Гумилев и «Цех поэтов»
Гумилев и «Цех поэтов»
Из петербургских воспоминаний
Кажется, в 1911 году (не ручаюсь за точность) возникло в Петербурге поэтическое объединение, получившее прозвище «Цех поэтов». Было оно в литературном смысле беспартийно. Просто собирались, читали стихи, судили о стихах несколько более специально, нежели это было возможно делать в печати. Посетителями этого первоначального «Цеха» были: Блок, Сергей Городецкий, Георгий Чулков, Юрий Верховский143, Н. Клюев144, Гумилев, Алексей Толстой, тогда еще не перешедший окончательно на прозу. Были и совсем молодые, начинающие поэты: О. Мандельштам, Нарбут145, Георгий Иванов и жена Гумилева – Анна Ахматова.

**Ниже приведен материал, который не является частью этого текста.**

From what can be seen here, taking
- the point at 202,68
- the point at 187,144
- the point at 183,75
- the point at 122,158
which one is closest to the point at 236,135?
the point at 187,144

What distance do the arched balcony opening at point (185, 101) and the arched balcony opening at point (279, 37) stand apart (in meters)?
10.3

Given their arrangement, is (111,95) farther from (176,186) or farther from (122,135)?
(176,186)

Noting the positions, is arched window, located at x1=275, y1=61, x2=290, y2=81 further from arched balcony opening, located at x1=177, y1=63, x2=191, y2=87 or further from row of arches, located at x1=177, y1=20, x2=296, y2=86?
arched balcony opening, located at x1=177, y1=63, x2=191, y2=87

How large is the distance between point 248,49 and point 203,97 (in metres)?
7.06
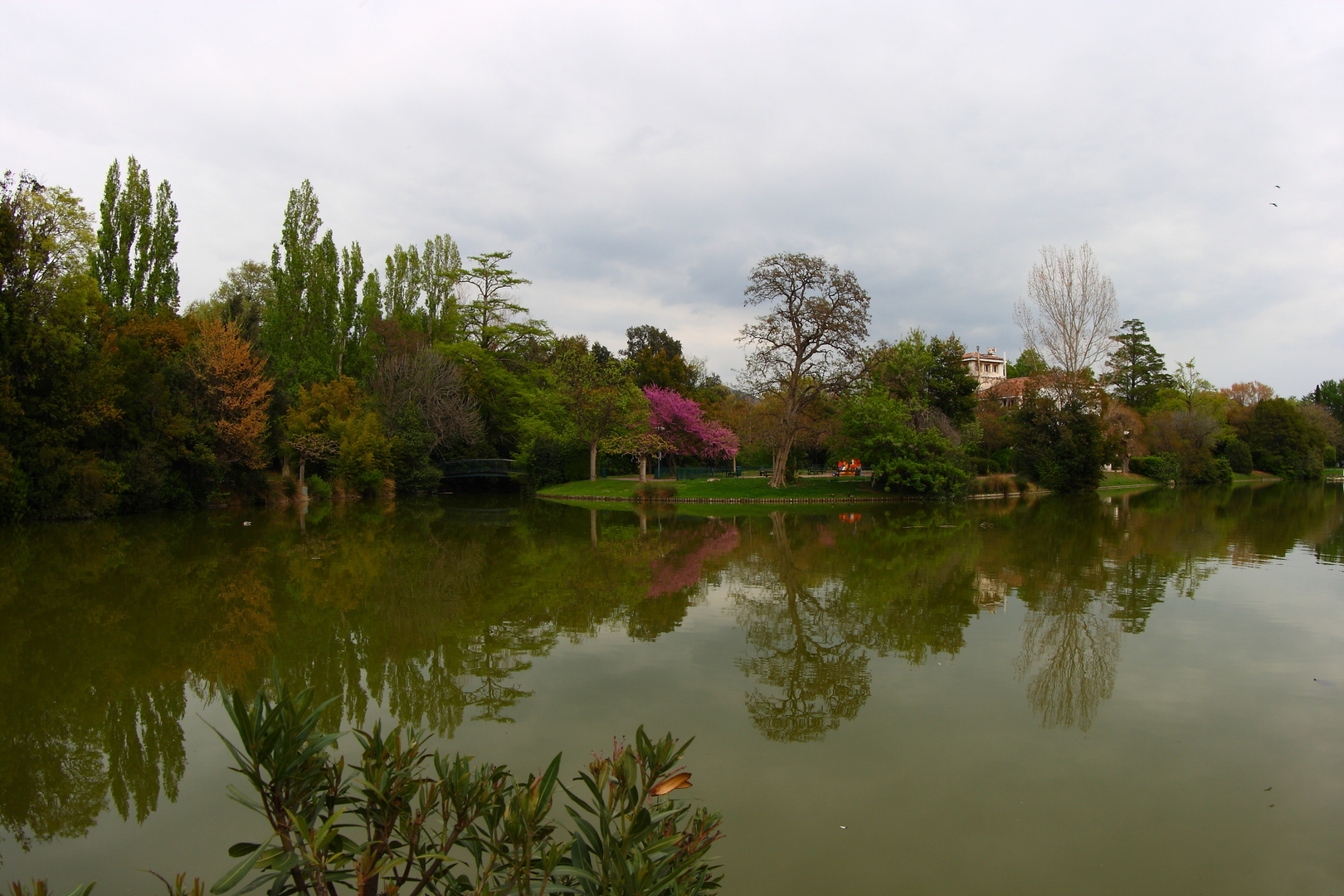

Постепенно внутри «Цеха» стала обособляться группа, в которой главенствовали Сергей Городецкий и Гумилев. Она старалась образовать новое «направление», долженствующее прийти на смену отживающему свой век символизму. Оно назвало себя акмеизмом или адамизмом. Его главным лозунгом была борьба с мистицизмом и «туманностью» символизма. В «Цехе» наметился раскол. Поэты, не склонные к акмеизму, отпали, и «Цех» сделался, в сущности, кружком акмеистов, которые провозгласили Гумилева и Городецкого своими вождями и мастерами. Кроме этих двоих, ядро акмеизма и «Цеха» составили: Анна Ахматова, Мандельштам, Нарбут, Кузьмина-Караваева146.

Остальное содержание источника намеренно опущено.